L’« overskud », terme difficilement traduisible, signifie grosso modo avoir un surplus d’énergie, de ressources ou de bien-être. En clair, c’est l’art de gérer sa vie avec une certaine marge, une capacité à donner plus parce qu’on se sent bien soi-même. Une philosophie qui pourrait résonner en cette fin d’année.
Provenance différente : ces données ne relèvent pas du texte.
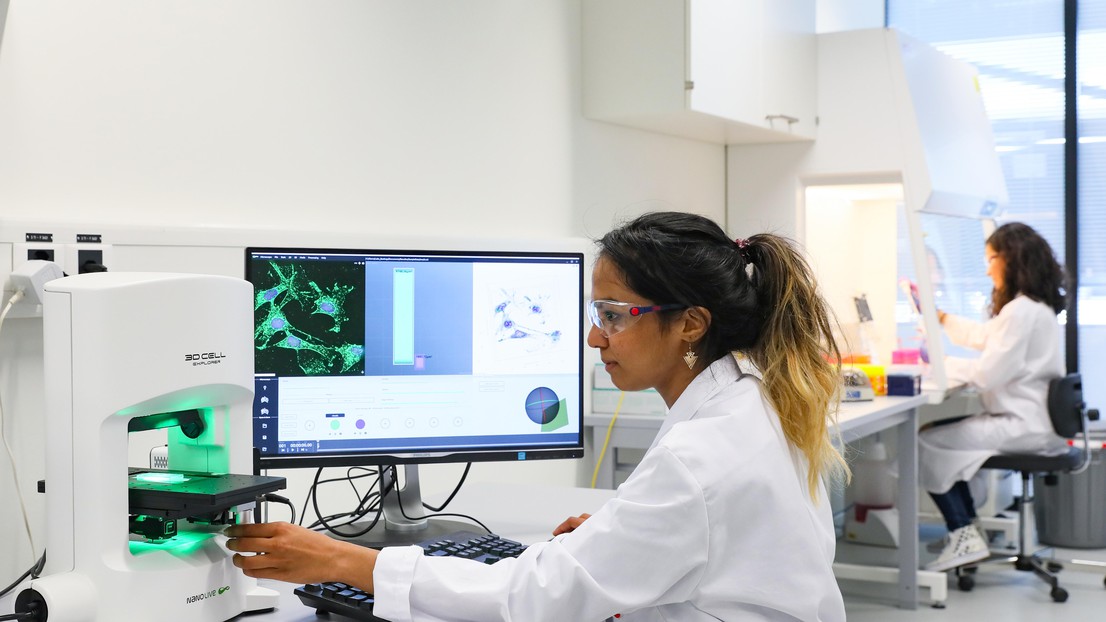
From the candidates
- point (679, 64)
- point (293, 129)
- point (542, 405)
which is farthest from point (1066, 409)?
point (293, 129)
C’est avant tout un état d’esprit, une manière de cultiver l’abondance personnelle sans tomber dans la surconsommation. Il s’agit d’équilibrer vie professionnelle et personnelle, d’accorder du temps à ce qui compte vraiment et de privilégier des moments de qualité. Contrairement à l’hygge, qui se concentre sur le cocooning et la création d’une ambiance chaleureuse, l’overskud met l’accent sur la générosité et la capacité à être présent pour les autres, car on a d’abord pris soin de soi.
Pourquoi s’en inspirer ?
En Belgique, les fêtes de fin d’année sont synonymes de réunions familiales, de repas copieux et d’une course effrénée aux cadeaux. Mais trop souvent, cette période peut être source d’anxiété et d’épuisement. En s’inspirant de l’overskud, les Belges peuvent repenser leur approche des fêtes : se concentrer sur des présents plus personnels, prendre du temps pour soi et cultiver des relations authentiques. L’idée est de privilégier la qualité à la quantité, d’opter pour des festivités plus simples mais empreintes de sincérité.